SARAYDAN KÖYLERE UZANAN BİR GELENEĞİN İZLERİ

1909 Bursa Sergisi’nde Sultan V. Mehmet Reşat, Konya’dan getirilen el işlemeli kaşıkları beğenerek 54 deste satın aldı. Aynı gün Yusuf İzzeddin Efendi’nin de 10 deste kaşık alması, saray nezdinde bu geleneğin ne kadar değerli kabul edildiğini gösteriyor. Eskiden ustaların “rugānlama” dediği özel bir cilalama tekniği uygulanırdı. “İyi ruganlanmış bir kaşık 50 yıl kullanılır” sözü, bu zanaatın inceliğini ortaya koyarken; bugün bu kadim yöntemi bilen usta neredeyse kalmadı. Antalya’nın Bademli köyünde kaşıkçılığın yaklaşık 1300 yıl önce Hoca Ahmet Yesevî’nin dervişleri olan Sinan ve Kenan Hocalar tarafından başlatıldığına inanılır. Köy girişinde hâlâ “Kaşığın Piri Bademli” tabelası bulunuyor. 1900’lerde Hüseyin Ruyen Efendi, tahta kaşıklarıyla uluslararası ödüller kazandı. 1960’larda Bademli’de 300 hanenin tamamı kaşıkla geçimini sağlıyordu. 1980’lerde Kastamonu Şenpazar’da haftada 10.000 kaşık üretiliyordu. 2021’de Taraklı Şimşir Kaşığı, Türkiye’nin ilk coğrafi işaretli kaşığı oldu. 2024’te Konya’nın son doğal boyalı kaşık ustasının vefatı geleneğin kırılma noktası kabul ediliyor.

SANAT ESERİ GİBİ YEMEK KAŞIKLARI

Çorba, hoşaf, pilav, keşkek ve kahve/çay kaşıkları her bölgede farklı ağız yapısı ve formuyla üretildi. Konya’nın el işlemeli kaşıkları, Bademli’nin yılan motifli modelleri, Keles’in tongurdaklı oyun kaşıkları ve Trabzon Köprübaşı’nın katlanır (cep) kaşıkları, Türk kaşıkçılığının en karakteristik örnekleri arasında bulunuyor.
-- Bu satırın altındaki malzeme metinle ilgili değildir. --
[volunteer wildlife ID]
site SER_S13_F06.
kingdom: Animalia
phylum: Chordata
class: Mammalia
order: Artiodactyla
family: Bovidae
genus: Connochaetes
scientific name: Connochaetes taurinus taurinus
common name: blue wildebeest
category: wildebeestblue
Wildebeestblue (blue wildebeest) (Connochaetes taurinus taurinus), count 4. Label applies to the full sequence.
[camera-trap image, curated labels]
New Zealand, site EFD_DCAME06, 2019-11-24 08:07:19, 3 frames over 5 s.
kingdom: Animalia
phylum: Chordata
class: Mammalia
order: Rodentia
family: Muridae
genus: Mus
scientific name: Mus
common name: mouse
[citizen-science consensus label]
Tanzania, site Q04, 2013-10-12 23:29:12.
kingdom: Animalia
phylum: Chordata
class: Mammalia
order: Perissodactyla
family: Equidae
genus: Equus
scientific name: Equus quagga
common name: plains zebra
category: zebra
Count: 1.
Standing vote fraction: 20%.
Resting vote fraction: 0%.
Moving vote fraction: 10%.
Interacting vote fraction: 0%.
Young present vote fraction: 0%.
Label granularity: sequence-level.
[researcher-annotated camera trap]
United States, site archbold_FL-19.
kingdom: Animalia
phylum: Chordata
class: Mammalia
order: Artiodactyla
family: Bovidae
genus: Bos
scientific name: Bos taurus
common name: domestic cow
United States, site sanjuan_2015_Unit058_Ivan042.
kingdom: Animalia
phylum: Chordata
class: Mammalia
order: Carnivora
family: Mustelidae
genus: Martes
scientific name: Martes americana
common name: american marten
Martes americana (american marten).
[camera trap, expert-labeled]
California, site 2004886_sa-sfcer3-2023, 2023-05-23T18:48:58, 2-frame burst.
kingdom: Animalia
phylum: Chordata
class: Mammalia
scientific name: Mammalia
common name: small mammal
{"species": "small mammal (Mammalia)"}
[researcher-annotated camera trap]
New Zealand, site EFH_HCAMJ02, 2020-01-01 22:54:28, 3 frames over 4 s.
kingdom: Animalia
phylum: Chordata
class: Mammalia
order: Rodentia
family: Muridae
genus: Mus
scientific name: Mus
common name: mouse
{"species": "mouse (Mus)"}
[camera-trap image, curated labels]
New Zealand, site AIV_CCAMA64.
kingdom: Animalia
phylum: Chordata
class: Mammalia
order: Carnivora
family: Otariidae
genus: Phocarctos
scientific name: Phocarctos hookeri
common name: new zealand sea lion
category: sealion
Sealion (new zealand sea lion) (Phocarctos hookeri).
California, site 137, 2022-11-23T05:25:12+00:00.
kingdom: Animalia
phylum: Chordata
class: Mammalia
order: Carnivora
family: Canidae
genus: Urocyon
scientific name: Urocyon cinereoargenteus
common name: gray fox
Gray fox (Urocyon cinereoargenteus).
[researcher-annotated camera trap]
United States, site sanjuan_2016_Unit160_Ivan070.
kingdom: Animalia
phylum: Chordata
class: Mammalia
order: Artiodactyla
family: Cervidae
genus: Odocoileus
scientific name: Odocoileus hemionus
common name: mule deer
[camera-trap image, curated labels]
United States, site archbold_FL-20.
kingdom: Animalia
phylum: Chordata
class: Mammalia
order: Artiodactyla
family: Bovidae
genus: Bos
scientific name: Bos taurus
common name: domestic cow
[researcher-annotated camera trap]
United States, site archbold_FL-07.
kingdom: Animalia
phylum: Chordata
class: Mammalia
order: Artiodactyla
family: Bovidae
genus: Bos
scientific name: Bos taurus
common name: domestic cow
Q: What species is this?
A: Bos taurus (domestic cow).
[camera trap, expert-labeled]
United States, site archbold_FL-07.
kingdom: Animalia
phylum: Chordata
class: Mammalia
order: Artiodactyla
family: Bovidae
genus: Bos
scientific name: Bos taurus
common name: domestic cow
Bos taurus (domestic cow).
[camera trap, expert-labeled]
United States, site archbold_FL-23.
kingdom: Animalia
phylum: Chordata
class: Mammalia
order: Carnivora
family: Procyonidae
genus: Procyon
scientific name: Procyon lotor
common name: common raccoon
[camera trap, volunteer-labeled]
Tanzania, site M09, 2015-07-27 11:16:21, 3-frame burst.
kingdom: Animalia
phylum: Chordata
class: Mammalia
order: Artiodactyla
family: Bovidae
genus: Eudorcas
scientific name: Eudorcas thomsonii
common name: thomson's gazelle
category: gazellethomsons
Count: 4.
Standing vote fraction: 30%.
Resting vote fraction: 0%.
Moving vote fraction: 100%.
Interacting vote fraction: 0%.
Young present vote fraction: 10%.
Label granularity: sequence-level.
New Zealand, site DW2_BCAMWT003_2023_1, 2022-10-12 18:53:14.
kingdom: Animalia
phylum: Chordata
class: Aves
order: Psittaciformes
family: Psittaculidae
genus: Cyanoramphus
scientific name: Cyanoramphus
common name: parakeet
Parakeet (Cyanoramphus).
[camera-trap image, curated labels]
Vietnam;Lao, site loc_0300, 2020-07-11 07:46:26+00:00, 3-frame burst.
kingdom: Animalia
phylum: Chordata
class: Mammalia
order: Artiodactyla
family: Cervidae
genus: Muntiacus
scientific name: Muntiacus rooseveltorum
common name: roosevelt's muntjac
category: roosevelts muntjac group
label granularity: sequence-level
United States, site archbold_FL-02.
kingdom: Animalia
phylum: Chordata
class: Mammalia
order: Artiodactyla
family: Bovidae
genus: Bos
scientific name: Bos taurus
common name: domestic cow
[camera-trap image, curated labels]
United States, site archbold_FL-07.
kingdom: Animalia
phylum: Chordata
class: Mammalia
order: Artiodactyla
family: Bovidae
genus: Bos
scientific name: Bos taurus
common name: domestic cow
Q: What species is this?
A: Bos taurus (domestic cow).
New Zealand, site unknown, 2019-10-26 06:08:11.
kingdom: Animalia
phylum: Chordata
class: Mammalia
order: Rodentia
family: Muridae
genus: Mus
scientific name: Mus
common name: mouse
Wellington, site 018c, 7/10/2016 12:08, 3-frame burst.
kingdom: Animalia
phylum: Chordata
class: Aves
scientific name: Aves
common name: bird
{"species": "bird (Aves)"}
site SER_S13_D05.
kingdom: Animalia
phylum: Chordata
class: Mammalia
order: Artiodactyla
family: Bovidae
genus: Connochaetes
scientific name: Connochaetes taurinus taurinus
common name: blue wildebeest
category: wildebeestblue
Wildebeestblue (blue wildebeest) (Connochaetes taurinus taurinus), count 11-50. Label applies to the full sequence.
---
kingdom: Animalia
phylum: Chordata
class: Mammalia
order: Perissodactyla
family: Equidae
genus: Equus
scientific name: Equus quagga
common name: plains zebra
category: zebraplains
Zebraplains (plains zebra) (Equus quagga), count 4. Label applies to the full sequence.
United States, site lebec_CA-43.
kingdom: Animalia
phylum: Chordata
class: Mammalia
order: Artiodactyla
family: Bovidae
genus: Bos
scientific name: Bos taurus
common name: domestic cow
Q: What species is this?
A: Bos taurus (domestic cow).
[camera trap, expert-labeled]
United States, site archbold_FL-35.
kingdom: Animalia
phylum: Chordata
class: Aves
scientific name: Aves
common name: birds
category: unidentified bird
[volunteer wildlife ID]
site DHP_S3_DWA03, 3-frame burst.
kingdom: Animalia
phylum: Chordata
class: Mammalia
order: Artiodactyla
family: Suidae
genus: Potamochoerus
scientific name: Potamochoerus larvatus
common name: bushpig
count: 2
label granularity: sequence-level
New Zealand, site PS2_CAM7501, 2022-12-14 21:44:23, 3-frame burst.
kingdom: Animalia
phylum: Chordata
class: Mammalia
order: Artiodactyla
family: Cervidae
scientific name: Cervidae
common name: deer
Mevlâna, semazen figürleri ve hat yazılarıyla süslenen kaşıklar, bir dönemin “hediyelik eşya kültürü”nün merkezindeydi. Türkiye genelinde 100’ün altında kalan kaşık ustası, bu zanaatın kritik eşikte olduğunu gösteriyor. Şimşir ağacının 30–40 yılda yetişmesi, ruganlama tekniğinin kaybolması ve genç neslin bu alana ilgi duymaması, geleneği tehdit ediyor.

GENÇLER BU KÜLTÜRÜ YAŞATABİLİR

Bu kültürün kaybolmaması için: Okul projelerinde geleneksel kaşıkçılık ele alınabilir. Aile büyüklerinin kaşık hikâyeleri kayıt altına alınabilir. Sosyal medyada Türk kaşık kültürü hakkında içerik üretilebilir. Yerel ustalar desteklenebilir. Bu mirasın korunması, genç kuşağın bilinçli desteğiyle mümkün olabilir. Kaşık Kültürünün Kadın Ustaları: Bademli’de kadınlar yıllarca kaşık üretiminde aktif rol üstlendi. 1960’lara kadar köydeki her evde bir “kaşık odası” bulunuyor, kışları aile boyu üretim yapılıyordu. Bursa Keles’te üretilen tongurdaklı kaşıklar bugün Almanya, Fransa ve Belçika’ya kadar ihraç ediliyor. Yurt dışına göç eden Türk aileler sayesinde bu ürünler yabancılar tarafından da tanınıyor.